• [What you are asked to do]
Answer these from the passage on E-1/E-2 visas below, one line each:
(a) Which section of the Immigration and Nationality Act describes the "E" visa category?
(b) Which Middle East countries does the passage list as contracting states?
(c) What minimum share of an E-1 trader's exports/imports must be to or from the USA?
## Begin Quoted passage
We will begin our series with the nonimmigrant E-1/E-2 (Treaty Trader/Investor) visas.

Background

Section 101(a)(15)(E) of the Immigration and Nationality Act describes the "E" visa category as follows:

"an alien entitled to enter the United States under and in pursuance of the provisions of a treaty of commerce and navigation between the United States and the foreign of which he is a national, and the spouse and children of any such alien if accompanying or following to join him:

  1. Solely to carry on substantial trade, principally between the United States and the foreign state of which he is a national; or
  2. Has invested, or of an enterprise in which he is actively in the process of investing, a substantial amount of capital . . ."

The United States has signed several Treaties of “Friendship, Commerce and Navigation” with other countries designed to promote trade and investments between the US and the other contracting states, thereby encouraging good relations and peace. In the Middle East, contracting states include Egypt, Oman, Tunisia, Morocco, Turkey, Jordan, Israel and Iran. Nationals (individuals or companies) of countries with such Treaties with the United States can obtain visas to work in the US in order to develop and direct their trade with and/or investment in the US. Such visas are called E-visas and come in two types (E-1 & E-2):

The E-1: Treaty Trader Visa

This type of nonimmigrant visa permits foreign nationals, key managerial and specialist employees with highly specialized skills from treaty courtiers to “develop and direct” import or export, a significant amount of international trade (of goods, services or technology) between their own country and the US. The key is that the volume of such trade must be sufficient and “substantial” to justify the presence of the visa holder in the US for the purpose of managing said trade. There is no set minimum level of trade which is considered “substantial” but at least 50% of the trader's exports/imports must be to or from the USA. Lastly, the trader must have a past history of conducting trade between the US and the treaty country.
## End Quoted passage
## Begin Items
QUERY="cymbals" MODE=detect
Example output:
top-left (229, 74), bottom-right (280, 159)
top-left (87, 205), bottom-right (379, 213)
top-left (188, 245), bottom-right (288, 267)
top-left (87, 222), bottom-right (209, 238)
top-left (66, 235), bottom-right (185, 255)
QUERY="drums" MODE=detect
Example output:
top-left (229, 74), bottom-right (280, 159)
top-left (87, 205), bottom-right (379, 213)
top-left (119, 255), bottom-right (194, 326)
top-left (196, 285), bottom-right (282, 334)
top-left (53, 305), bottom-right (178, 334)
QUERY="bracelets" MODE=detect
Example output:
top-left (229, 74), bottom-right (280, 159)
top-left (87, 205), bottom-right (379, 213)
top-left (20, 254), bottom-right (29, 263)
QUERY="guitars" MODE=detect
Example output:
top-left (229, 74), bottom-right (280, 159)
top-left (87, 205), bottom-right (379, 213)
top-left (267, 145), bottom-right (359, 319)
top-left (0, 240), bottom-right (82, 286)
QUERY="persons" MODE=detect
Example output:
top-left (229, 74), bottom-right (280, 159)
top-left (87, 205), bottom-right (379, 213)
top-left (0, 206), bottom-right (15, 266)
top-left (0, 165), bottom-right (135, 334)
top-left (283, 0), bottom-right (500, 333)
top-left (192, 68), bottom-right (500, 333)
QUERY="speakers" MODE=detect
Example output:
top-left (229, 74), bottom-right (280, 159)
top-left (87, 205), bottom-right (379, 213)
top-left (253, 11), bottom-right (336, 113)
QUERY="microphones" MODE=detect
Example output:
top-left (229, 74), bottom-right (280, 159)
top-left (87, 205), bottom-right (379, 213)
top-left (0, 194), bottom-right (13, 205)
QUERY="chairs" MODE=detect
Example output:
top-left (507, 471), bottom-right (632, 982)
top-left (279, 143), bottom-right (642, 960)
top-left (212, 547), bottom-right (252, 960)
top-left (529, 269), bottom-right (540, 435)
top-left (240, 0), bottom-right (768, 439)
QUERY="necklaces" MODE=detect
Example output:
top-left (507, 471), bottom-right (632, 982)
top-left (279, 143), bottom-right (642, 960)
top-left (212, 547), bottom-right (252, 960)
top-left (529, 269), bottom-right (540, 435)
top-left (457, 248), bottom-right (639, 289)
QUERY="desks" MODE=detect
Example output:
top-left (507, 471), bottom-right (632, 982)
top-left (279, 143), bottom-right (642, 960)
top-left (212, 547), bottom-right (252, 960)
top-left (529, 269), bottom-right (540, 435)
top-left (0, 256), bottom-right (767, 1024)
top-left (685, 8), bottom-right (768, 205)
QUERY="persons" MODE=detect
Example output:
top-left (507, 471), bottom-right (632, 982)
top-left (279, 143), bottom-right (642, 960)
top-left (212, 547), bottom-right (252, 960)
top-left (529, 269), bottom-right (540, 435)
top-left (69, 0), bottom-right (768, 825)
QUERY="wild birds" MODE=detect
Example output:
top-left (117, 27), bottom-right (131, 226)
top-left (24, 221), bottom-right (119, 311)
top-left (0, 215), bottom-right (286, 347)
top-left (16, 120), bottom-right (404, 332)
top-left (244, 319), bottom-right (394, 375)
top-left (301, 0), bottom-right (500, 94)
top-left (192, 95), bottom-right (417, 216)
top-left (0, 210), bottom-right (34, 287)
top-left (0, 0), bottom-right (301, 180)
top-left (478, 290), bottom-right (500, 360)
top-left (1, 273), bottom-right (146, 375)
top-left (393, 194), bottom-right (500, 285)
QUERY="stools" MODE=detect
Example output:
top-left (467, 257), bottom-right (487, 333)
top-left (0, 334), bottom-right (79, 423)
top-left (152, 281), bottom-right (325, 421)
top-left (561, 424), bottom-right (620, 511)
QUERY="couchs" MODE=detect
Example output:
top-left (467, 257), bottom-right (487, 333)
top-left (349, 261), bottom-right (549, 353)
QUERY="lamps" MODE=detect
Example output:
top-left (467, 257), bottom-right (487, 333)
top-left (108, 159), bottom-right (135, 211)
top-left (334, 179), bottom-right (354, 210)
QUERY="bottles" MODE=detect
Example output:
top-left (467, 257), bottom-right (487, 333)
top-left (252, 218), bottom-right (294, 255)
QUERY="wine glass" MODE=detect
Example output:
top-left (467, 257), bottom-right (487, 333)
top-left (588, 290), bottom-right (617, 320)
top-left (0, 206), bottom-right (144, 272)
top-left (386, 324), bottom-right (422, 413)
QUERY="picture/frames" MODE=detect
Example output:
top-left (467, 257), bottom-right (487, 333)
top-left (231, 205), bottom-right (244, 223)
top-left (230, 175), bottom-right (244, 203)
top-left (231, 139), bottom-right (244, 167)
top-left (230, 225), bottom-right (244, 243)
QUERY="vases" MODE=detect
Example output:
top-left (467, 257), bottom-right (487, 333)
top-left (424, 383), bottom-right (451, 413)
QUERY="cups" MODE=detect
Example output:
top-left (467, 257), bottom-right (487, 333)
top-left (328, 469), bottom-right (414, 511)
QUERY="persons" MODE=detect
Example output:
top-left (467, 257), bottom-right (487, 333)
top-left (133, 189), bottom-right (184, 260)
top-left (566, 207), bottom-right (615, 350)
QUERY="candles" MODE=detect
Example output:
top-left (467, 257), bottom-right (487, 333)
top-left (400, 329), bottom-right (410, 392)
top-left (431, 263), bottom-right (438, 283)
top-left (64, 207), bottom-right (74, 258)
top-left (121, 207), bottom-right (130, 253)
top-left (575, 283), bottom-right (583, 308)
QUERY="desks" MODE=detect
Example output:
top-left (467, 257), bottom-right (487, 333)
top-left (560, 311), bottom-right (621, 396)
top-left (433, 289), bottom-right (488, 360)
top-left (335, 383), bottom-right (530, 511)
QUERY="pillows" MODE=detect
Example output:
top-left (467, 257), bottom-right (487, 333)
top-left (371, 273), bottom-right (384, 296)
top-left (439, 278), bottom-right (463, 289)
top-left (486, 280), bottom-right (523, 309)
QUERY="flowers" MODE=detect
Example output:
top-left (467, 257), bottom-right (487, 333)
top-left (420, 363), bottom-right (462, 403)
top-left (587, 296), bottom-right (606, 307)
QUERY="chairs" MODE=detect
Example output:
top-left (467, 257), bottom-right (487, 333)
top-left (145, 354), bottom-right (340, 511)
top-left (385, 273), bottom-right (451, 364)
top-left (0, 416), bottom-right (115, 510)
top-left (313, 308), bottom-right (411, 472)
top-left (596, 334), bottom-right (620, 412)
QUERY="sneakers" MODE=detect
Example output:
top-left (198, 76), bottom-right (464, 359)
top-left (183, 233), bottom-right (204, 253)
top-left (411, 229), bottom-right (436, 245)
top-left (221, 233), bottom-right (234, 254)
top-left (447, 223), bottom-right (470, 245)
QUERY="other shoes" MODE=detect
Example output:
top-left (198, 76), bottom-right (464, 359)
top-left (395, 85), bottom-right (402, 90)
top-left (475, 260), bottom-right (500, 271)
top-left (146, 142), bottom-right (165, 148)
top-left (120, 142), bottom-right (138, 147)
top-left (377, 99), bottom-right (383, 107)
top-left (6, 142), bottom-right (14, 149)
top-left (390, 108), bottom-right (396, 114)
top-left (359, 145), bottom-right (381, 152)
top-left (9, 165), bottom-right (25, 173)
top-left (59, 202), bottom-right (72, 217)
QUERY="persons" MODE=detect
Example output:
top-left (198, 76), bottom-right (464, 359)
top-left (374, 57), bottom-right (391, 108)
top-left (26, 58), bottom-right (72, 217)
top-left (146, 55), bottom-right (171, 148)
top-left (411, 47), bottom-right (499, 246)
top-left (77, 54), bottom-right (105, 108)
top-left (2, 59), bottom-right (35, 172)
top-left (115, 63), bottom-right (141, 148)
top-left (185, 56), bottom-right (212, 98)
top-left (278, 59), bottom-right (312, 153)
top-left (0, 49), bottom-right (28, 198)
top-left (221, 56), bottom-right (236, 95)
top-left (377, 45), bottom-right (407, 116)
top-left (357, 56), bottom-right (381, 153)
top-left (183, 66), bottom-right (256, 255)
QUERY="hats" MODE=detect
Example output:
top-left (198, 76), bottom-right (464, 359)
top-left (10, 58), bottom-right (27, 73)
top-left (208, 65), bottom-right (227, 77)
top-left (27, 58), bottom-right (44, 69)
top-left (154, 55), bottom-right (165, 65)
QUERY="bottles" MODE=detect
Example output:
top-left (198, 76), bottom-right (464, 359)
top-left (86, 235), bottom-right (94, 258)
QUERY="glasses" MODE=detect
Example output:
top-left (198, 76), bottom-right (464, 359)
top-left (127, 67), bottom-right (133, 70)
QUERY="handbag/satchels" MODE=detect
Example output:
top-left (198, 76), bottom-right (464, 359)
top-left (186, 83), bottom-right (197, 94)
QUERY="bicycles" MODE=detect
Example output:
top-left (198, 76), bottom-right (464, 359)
## End Items
• [Task solution]
(a) Section 101(a)(15)(E).
(b) Egypt, Oman, Tunisia, Morocco, Turkey, Jordan, Israel and Iran.
(c) At least 50%.